What the task requires:
Rescale the stretch from the line containing "Between pixel 320" through the end of the records, and reproduce only those lines, requests included. Multiply every pixel coordinate in the answers by 0.6 and round to whole numbers, with halves rounded up, leaving the requests unchanged.

——————————

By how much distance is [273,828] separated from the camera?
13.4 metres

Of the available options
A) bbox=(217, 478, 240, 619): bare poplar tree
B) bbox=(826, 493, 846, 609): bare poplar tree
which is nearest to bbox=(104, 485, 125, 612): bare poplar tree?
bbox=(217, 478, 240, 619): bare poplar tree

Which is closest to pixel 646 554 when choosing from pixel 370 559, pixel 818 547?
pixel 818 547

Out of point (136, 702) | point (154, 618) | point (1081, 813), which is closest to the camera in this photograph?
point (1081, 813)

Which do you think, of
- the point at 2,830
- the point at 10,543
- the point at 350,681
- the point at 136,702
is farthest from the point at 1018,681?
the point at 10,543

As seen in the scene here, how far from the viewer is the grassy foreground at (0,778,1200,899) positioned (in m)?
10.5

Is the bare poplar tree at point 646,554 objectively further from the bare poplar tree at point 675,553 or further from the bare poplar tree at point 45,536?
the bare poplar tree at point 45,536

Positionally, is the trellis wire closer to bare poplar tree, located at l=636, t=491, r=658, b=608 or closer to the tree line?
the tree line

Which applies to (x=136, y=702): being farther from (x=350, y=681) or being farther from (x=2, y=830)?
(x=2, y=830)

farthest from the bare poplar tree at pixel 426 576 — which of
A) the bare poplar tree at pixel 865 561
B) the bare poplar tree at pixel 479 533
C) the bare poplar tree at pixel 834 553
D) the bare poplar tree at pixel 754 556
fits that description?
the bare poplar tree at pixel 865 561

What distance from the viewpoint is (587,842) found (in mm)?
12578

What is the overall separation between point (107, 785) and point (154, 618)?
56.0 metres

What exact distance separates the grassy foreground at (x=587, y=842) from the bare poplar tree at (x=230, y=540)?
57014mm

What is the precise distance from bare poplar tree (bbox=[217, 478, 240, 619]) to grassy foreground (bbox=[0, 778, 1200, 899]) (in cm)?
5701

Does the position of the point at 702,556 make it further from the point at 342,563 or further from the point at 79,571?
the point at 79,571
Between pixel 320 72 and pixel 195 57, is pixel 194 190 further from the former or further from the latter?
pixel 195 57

——————————

Task solution:
Between pixel 320 72 and pixel 195 57, is pixel 194 190 further from the former or further from the latter?
pixel 117 34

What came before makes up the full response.